Why is the definition of derivative what it is?

Question

In our lectures, we've been taught the following:

We say that $f:\mathbb{R}^3\to\mathbb{R}$ is differentiable at a point $X$,iff there exists $\alpha\in\mathbb{R}^3$ such that $$\epsilon (H)=\frac{f(X+H)-f(X)-\alpha\cdot H}{\|H\|}\to0$$ as $\|H\|\to0$ and the derivative is $\alpha$

But I can't understand why this should work? What is the intuition behind setting up $\epsilon(H)$ like this? Why the dot product ($\alpha\cdot H$)? What does $\alpha$ represent physically on the curve?

Please help, thanks.

Answer 1

Say $\mathbf{v}$ is a unit vector and $f:\mathbb{R}^n\to\mathbb{R}$ a scalar function.

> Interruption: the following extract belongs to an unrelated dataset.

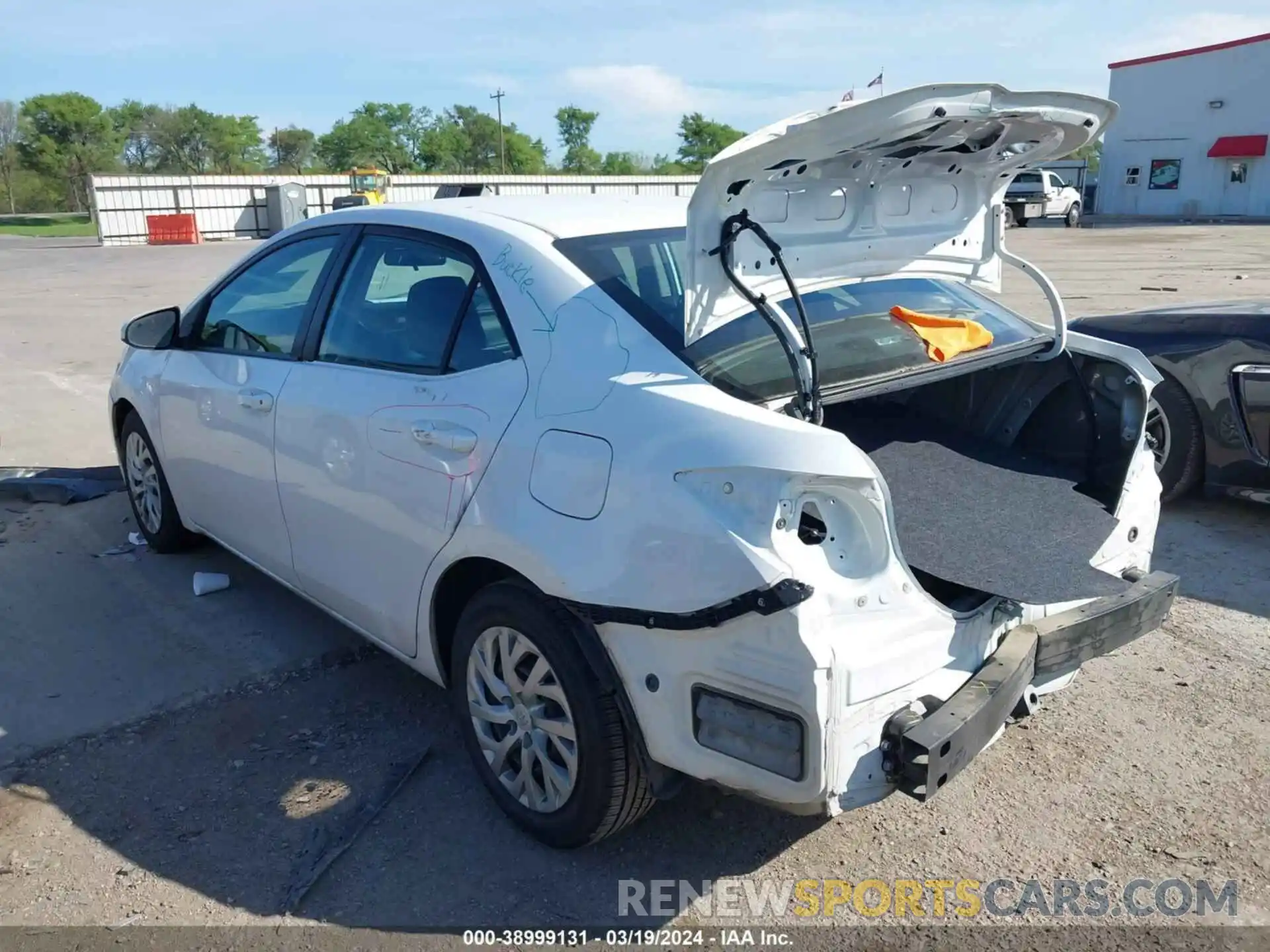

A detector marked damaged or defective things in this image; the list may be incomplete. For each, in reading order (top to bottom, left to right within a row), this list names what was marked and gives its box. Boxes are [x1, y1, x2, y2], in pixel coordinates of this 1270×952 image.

damaged white car [111, 83, 1178, 848]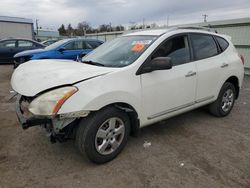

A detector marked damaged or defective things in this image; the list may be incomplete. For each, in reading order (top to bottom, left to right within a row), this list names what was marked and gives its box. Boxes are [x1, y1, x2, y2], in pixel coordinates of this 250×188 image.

crushed hood [10, 59, 114, 96]
damaged front end [15, 94, 81, 143]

The directional derivative of $f$ at $\mathbf{x}$ in the direction of $\mathbf{v}$ is

$$ D_{\mathbf{v}}f(\mathbf{x}) = \lim_{h\to0} \frac{f(\mathbf{x}+h\mathbf{v})-f(\mathbf{x})}{h}. $$

If we interpret $f(\mathbf{x}+h\mathbf{v})$ as a function of $h$ with $\mathbf{x},\mathbf{v}$ fixed, this is

$$\begin{array}{l} \displaystyle \frac{\mathrm{d}}{\mathrm{d}h}f(\mathbf{x}+h\mathbf{v}) &= \displaystyle\frac{\partial f}{\partial x_1}\frac{\partial (x_1+hv_1)}{\partial h}+\cdots+\frac{\partial f}{\partial x_n}\frac{\partial(x_n+hv_n)}{\partial h} \\[5pt] & \displaystyle = \frac{\partial f}{\partial x_1}v_1+\cdots+\frac{\partial f}{\partial x_n}v_n \end{array} $$

at $h=0$ (so all the partials $\partial f/\partial x_i$ are evaluated at $\mathbf{x}$) by the multivariable chain rule.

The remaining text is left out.